*Required action*
Show each line of the entries below in which the word "charset" appears.

*** Supplied entries Section Begins ***

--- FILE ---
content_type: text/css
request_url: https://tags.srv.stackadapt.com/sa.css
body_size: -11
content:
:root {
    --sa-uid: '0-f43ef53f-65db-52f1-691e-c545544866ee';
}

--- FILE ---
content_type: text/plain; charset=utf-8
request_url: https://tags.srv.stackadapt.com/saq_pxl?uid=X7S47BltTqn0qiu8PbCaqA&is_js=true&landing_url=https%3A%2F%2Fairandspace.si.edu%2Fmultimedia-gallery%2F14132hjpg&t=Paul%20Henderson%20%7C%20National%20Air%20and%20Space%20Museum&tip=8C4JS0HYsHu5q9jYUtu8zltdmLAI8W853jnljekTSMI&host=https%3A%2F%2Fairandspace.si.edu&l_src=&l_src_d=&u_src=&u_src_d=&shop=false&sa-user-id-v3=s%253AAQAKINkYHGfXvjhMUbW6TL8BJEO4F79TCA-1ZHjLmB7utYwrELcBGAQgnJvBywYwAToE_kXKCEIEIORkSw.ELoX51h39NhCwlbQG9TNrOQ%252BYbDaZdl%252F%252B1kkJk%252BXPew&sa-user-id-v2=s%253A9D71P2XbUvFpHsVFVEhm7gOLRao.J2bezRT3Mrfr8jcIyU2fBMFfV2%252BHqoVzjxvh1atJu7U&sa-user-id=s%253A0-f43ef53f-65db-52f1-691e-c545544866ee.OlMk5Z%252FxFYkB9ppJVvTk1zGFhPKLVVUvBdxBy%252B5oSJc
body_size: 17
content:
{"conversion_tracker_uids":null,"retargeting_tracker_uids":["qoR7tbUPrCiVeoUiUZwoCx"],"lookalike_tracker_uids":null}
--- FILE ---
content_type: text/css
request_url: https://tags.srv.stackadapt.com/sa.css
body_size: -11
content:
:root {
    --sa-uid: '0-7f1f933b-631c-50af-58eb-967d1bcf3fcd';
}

*** Supplied entries Section Ends ***
*** Supplied entries Section Begins ***

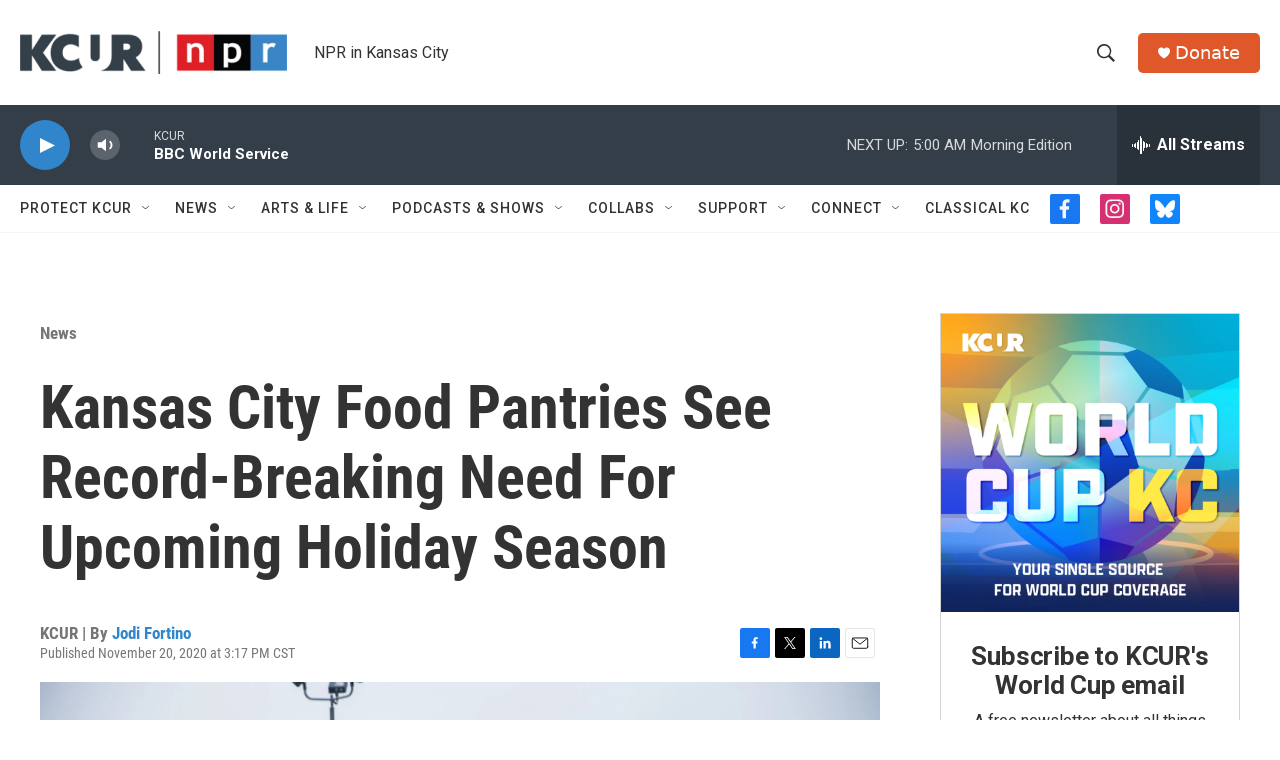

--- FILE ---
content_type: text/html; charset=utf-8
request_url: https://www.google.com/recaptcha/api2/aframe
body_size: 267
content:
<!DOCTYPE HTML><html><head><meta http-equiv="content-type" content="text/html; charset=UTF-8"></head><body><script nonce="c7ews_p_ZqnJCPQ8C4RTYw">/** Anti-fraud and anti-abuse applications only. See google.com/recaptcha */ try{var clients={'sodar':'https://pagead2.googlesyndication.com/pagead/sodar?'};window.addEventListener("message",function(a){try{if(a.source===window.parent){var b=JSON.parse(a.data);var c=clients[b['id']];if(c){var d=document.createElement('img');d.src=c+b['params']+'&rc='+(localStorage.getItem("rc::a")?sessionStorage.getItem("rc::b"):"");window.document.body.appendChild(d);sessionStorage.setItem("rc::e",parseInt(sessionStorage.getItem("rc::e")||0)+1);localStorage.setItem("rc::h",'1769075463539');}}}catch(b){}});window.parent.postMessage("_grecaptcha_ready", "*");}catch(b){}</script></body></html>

*** Supplied entries Section Ends ***

*Exercise response*
content_type: text/plain; charset=utf-8
content_type: text/html; charset=utf-8
<!DOCTYPE HTML><html><head><meta http-equiv="content-type" content="text/html; charset=UTF-8"></head><body><script nonce="c7ews_p_ZqnJCPQ8C4RTYw">/** Anti-fraud and anti-abuse applications only. See google.com/recaptcha */ try{var clients={'sodar':'https://pagead2.googlesyndication.com/pagead/sodar?'};window.addEventListener("message",function(a){try{if(a.source===window.parent){var b=JSON.parse(a.data);var c=clients[b['id']];if(c){var d=document.createElement('img');d.src=c+b['params']+'&rc='+(localStorage.getItem("rc::a")?sessionStorage.getItem("rc::b"):"");window.document.body.appendChild(d);sessionStorage.setItem("rc::e",parseInt(sessionStorage.getItem("rc::e")||0)+1);localStorage.setItem("rc::h",'1769075463539');}}}catch(b){}});window.parent.postMessage("_grecaptcha_ready", "*");}catch(b){}</script></body></html>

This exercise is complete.